Era una sera come altre quando sento l’avviso di una mail. Vedo che si tratta di un’autrice a me sconosciuta che, con garbo e timidezza, mi propone di leggere le Sue opere, in particolare una Sua dilogia. Incuriosita da titoli eclettici e trama intrigante, mi immergo in una nuova bellissima avventura, che mi ha permesso di conoscere, apprezzare ed ammirare lei, Deborah P. Cumberbatch.
QUALCHE INFORMAZIONE BIOGRAFICA
Deborah P. Cumberbatch, classe ’97, è nata e cresciuta a Napoli, il che l’ha condannata a una vita di dipendenza da caffè e pizza. Riuscirà la nuova città che l’ha accolta, Torino, a sopravvivere all’uragano Deborah e alle sue dipendenze?
È laureata in psicologia, facoltà che ha scelto perché è affascinata dai dinamismi della mente umana, e ha intenzione di diventare una psicologa forense, sebbene il suo sogno sia quello di fare la scrittrice sin da quando ha aperto gli occhi.
Lettrice compulsiva, ossessionata dalle parole e dalla magia che possono creare con il loro semplice intrecciarsi, ha un amore incondizionato per qualunque buon libro. La lettura e la scrittura hanno sempre avuto il sapore di casa per lei, un porto sicuro in mezzo al caos della vita.
Cresciuta con la Disney, ha fatto suo il mantra del creatore di universi che le ha insegnato a non arrendersi mai: “Se puoi sognarlo, puoi farlo. Ricorda sempre che questa intera avventura è partita da un topolino”.
Ma quale modo migliore di presentarla anche a voi se non attraverso le Sue stesse parole?
INTERVISTA ALL’AUTRICE
1- La prima domanda è di rito: quando hai iniziato a scrivere e cosa ti ha spinto a farlo?
La scrittura ha sempre fatto parte della mia vita, sin da quando ne ho memoria.
Quando ero piccola mia madre ha provato a insegnarmi a disegnare (con scarsissimi risultati, aggiungerei. Scusa, mamma!) e ricordo chiaramente che a me importava davvero poco delle figure che creavo, che in effetti altro non erano che esseri informi con quattro arti e una testa sproporzionata. Ciò che mi interessava davvero era che quelle persone avessero una storia, che potessi inventare qualcosa su ognuno di loro e divertirmi a dar loro un percorso.

####################

Problema da risolvere: Per favore, estrai dal testo il passo che inizia con "È laureata in" e prosegue fino a "caos della vita.", senza cambiare nulla. L'elenco è materiale a sé, distinto dal testo.

Sezione del dataset:
####################

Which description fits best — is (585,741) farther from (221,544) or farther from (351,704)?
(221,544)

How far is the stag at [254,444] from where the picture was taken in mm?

####################

Problema risolto:
È laureata in psicologia, facoltà che ha scelto perché è affascinata dai dinamismi della mente umana, e ha intenzione di diventare una psicologa forense, sebbene il suo sogno sia quello di fare la scrittrice sin da quando ha aperto gli occhi.
Lettrice compulsiva, ossessionata dalle parole e dalla magia che possono creare con il loro semplice intrecciarsi, ha un amore incondizionato per qualunque buon libro. La lettura e la scrittura hanno sempre avuto il sapore di casa per lei, un porto sicuro in mezzo al caos della vita.